I went home and told my mom about it. She told me that if I liked the dress, she would loan me the money to get it until I could pay her back. After school on Monday, I went to the store only to find the dress was gone. Someone else had bought it. I didn’t know until Christmas morning that while I was in school my mom went to that store and bought the dress I had described to her. Although that Christmas was many years ago, I still remember it as one of my favorites because after first thinking that I’d lost that dress, it became a valued treasure for me to have.
Author’s note:
It is worth asking what it is about the idea of loss that makes it so potent in human functioning. One prominent theory accounts for the primacy of loss over gain in evolutionary terms. If one has enough to survive, an increase in resources will be helpful but a decrease in those same resources could be fatal.
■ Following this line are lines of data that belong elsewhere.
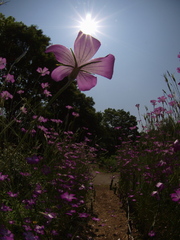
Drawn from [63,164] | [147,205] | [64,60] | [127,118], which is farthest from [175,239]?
[127,118]

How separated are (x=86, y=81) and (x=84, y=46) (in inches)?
3.9

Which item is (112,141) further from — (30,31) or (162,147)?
(162,147)

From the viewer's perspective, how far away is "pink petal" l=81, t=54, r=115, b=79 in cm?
→ 56

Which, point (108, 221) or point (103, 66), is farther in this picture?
point (108, 221)

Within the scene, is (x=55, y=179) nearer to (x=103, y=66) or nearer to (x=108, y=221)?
(x=108, y=221)

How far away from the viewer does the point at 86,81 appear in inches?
23.9

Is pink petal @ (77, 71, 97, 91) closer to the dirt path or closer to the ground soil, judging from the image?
the ground soil

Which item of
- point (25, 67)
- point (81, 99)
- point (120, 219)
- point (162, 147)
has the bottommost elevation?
point (120, 219)

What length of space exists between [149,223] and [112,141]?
60.8 feet

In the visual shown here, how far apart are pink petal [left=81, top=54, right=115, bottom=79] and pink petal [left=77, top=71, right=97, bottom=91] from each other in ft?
0.07

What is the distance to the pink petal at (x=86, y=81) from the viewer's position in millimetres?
597

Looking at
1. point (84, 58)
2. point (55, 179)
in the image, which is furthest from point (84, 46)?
point (55, 179)

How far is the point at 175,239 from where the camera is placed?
177 centimetres

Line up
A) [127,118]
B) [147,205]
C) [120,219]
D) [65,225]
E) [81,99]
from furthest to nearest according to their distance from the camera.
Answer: [127,118]
[81,99]
[120,219]
[147,205]
[65,225]
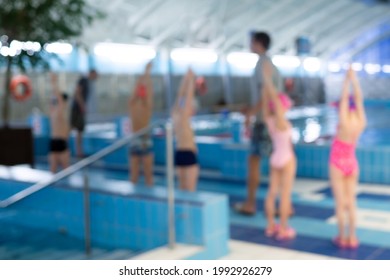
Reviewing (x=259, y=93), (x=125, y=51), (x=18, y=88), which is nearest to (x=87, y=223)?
(x=259, y=93)

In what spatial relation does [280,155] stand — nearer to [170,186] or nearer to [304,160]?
[170,186]

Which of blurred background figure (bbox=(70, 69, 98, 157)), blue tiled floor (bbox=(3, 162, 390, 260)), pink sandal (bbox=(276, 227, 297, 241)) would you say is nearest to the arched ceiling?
blurred background figure (bbox=(70, 69, 98, 157))

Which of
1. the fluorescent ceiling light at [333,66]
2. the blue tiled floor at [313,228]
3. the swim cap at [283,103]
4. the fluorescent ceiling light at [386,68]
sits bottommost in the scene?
the blue tiled floor at [313,228]

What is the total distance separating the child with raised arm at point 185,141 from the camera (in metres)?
4.85

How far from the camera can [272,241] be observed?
14.7ft

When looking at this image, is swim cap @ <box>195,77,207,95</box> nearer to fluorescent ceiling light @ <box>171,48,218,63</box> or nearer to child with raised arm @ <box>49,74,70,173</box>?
fluorescent ceiling light @ <box>171,48,218,63</box>

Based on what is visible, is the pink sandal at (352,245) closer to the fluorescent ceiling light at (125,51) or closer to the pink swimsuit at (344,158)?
the pink swimsuit at (344,158)

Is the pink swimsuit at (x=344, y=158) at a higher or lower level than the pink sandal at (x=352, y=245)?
higher

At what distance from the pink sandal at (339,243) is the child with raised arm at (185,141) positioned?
127 cm

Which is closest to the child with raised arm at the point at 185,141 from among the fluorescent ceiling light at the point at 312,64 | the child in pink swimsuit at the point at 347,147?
the child in pink swimsuit at the point at 347,147

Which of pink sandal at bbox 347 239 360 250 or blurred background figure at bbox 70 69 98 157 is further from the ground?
blurred background figure at bbox 70 69 98 157

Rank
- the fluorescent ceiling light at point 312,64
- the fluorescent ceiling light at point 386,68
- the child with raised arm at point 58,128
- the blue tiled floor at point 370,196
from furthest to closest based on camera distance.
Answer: the fluorescent ceiling light at point 312,64, the fluorescent ceiling light at point 386,68, the child with raised arm at point 58,128, the blue tiled floor at point 370,196

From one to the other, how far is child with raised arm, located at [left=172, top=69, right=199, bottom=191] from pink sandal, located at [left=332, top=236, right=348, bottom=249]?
4.18 feet

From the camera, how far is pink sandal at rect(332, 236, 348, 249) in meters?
4.27
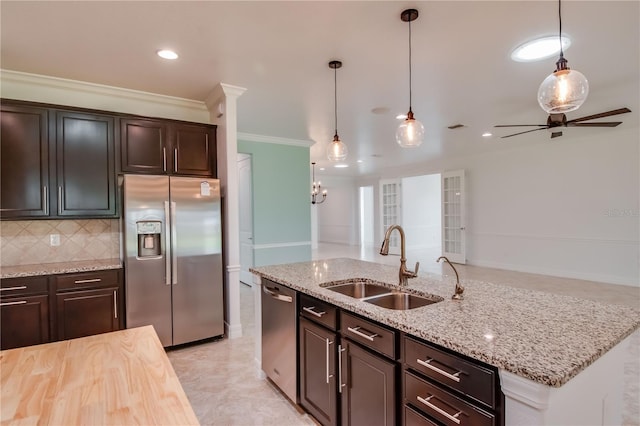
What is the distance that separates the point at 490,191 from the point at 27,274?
304 inches

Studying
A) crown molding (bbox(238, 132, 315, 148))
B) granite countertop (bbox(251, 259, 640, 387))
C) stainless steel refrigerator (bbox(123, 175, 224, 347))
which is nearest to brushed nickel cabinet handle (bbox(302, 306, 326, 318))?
granite countertop (bbox(251, 259, 640, 387))

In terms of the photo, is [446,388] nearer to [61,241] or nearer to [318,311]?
[318,311]

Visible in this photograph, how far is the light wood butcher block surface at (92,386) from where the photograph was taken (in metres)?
0.84

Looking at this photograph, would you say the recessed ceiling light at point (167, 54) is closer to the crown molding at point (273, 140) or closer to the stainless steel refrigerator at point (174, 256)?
the stainless steel refrigerator at point (174, 256)

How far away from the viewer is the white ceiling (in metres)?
2.13

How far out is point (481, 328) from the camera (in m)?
1.32

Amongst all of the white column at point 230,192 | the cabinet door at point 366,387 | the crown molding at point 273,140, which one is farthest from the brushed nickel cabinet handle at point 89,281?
the crown molding at point 273,140

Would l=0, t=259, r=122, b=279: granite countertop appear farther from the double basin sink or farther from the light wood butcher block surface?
the double basin sink

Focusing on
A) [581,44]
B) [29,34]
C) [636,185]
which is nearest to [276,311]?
[29,34]

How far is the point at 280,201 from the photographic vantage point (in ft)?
18.4

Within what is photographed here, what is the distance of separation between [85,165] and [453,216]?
24.3 ft

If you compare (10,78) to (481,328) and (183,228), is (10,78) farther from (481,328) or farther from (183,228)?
(481,328)

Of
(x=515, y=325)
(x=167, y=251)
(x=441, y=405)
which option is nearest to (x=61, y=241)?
(x=167, y=251)

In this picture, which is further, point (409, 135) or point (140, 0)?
point (409, 135)
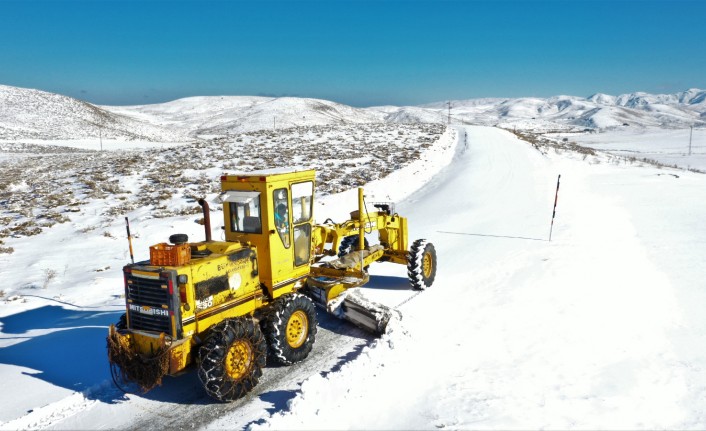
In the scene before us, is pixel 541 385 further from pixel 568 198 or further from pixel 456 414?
pixel 568 198

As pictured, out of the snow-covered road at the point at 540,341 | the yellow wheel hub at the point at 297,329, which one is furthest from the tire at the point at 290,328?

Consequently, it would be adaptive to be especially sensitive to the possibility of loss (Haselton & Nettle, 2006).
Time Limits
Related to the limited-number technique is the “deadline” tactic in which some official time limit is placed on the customer’s opportunity to get what the compliance professional is offering. Much like my experience with the Mormon temple’s inner sanctum, people frequently find themselves doing what they wouldn’t much care to do simply because the time to do so is running out. The adept merchandiser makes this tendency pay off by arranging and publicizing customer deadlines that generate interest where none may have existed before. Concentrated instances of this approach often occur in movie advertising. In fact, I recently noticed that one theater owner, with remarkable singleness of purpose, had managed to invoke the scarcity principle three separate times in just five words of copy: “Exclusive, limited engagement ends soon!”